Les données recueillies dans le cadre de l’enquête Coviprev, lancée en mars par l’agence de sécurité sanitaire Santé publique France (SpF) pour suivre l’évolution de la santé mentale de la population, montrent une prévalence importante des troubles du sommeil (entre 60 % et 65 % des répondants) pendant le confinement, qui perdure dans ses suites immédiates. A compter de la fin mars et jusqu’à début mai, entre 18 % et 20 % des personnes interrogées disaient ressentir des symptômes d’anxiété et de dépression : au 11 juin, ce taux avait diminué à 10 % pour la dépression, tandis que l’anxiété restait à des niveaux de prévalence élevés, autour de 15 %.
Chez les psychologues ou les psychiatres libéraux, en revanche, le volume des consultations n’a pas nécessairement augmenté depuis le déconfinement, malgré une baisse sensible des consultations durant deux mois. « On aurait pu s’attendre à un rebond de demandes en mai-juin, mais ça reste encore timide, ça laisse craindre des effets à plus long terme », souligne le psychiatre Maurice Bensoussan, président en Occitanie de l’Union régionale des professionnels de santé (URPS) – qui représente les médecins libéraux.
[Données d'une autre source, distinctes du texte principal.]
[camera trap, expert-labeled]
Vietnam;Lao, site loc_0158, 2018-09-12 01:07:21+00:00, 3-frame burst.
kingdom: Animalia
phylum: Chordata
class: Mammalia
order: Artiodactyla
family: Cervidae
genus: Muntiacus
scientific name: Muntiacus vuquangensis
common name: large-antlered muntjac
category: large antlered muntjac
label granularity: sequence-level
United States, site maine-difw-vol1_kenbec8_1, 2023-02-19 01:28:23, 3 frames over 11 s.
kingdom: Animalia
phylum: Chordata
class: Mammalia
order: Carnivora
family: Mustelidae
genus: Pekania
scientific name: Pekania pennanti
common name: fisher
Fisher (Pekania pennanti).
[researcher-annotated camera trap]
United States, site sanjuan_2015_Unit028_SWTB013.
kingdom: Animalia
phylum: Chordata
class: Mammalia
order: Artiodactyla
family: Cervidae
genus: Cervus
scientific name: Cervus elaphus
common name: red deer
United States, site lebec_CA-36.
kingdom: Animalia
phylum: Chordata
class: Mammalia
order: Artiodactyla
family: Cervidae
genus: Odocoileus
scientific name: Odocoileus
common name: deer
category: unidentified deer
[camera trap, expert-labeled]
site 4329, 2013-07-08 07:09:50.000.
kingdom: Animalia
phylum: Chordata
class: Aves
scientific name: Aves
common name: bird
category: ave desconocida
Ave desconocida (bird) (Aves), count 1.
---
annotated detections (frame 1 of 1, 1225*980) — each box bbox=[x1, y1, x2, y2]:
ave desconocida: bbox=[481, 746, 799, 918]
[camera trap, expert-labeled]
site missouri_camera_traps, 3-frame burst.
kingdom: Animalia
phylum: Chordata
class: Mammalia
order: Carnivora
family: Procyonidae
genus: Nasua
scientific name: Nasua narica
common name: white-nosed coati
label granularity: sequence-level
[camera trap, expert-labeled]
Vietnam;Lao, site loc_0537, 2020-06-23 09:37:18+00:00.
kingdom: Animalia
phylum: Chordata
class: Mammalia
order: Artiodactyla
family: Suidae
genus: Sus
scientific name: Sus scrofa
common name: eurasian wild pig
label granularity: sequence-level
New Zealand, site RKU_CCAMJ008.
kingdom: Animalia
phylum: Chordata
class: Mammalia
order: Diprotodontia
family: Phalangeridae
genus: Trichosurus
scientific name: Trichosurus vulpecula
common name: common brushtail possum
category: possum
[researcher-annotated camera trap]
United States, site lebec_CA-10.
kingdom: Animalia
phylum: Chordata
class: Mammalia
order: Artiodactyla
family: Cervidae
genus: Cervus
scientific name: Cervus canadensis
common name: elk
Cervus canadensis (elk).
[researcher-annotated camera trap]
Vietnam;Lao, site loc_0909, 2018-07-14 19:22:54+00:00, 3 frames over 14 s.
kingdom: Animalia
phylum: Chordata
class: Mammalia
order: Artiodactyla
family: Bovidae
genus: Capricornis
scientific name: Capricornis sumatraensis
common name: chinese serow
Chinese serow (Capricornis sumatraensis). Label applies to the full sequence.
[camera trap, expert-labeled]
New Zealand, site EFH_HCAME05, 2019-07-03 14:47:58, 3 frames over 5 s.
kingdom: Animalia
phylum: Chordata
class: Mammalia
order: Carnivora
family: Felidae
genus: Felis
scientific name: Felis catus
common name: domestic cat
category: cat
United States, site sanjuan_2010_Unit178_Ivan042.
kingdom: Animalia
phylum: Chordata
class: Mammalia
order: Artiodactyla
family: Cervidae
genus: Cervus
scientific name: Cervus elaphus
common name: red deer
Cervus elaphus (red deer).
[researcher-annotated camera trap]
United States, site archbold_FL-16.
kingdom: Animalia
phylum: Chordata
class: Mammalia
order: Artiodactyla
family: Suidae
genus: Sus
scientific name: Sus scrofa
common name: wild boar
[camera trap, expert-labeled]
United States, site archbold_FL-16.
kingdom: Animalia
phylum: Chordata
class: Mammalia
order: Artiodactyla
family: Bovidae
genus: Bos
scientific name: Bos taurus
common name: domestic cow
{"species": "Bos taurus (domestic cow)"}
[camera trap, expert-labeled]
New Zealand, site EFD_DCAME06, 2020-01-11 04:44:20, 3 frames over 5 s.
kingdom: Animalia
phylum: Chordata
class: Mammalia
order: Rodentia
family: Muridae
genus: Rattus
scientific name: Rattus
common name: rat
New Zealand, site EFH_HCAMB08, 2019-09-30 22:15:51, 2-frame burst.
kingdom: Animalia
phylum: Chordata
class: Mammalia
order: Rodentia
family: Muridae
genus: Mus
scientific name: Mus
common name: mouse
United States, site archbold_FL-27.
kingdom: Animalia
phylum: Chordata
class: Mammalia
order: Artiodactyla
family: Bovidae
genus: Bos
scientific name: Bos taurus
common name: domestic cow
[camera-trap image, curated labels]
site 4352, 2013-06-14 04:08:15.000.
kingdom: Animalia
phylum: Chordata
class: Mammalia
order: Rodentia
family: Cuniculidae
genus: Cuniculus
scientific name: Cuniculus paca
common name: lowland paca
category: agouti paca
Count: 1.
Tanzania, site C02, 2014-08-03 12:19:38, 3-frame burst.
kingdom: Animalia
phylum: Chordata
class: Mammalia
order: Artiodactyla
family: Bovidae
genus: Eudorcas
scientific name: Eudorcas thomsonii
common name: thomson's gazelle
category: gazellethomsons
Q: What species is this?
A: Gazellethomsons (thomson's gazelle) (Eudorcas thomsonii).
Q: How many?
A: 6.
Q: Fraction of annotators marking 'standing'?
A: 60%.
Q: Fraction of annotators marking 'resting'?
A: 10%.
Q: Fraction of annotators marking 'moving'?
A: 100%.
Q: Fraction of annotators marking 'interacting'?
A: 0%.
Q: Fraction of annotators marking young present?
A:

Les psychiatres disent redouter un afflux de patients à la rentrée. « Il y a sans doute plus de difficultés avec le déconfinement qu’avec le confinement », suggère Jacques Borgy, psychologue à Levallois-Perret (Hauts-de-Seine) et membre du Syndicat national des psychologues.

Les enfants touchés

L’Académie de médecine a aussi mis en garde sur les effets négatifs du confinement, notamment sur les comportements addictifs à l’égard du tabac, de l’alcool, d’autres drogues, des écrans. Le professeur Didier Houssin, de la cellule de veille sur le Covid-19 de l’Académie nationale de médecine, alerte également sur les retards de vaccination des enfants.
Le confinement ne les a pas toujours épargnés, y compris les plus jeunes d’entre eux. Certains parents décrivent par exemple un bégaiement d’apparition brutale. « J’ai constaté plusieurs cas d’enfants, plutôt des tout-petits, entre 2 et 4 ans, qui se sont mis à bégayer avec des formes allant jusqu’au blocage, à savoir une incapacité de parler », développe Mylène Hue, orthophoniste à Nantes spécialisée dans ce trouble de la parole. Si, pour certains enfants, le confinement a pu être profitable, de nombreux enfants handicapés se sont retrouvés sans soins, sans aide extérieure.
Il est désormais nécessaire de tirer des leçons de cette période inédite – et d’anticiper un éventuel rebond. « En cas de nouvelle vague, il ne faudra pas refaire l’erreur de renvoyer systématiquement en cas de symptômes sur le 15, qui a été surchargé. Il faudra conseiller aux personnes d’aller voir leur médecin pour leur suivi », insiste le professeur Pierre-Louis Druais, membre du conseil scientifique Covid-19.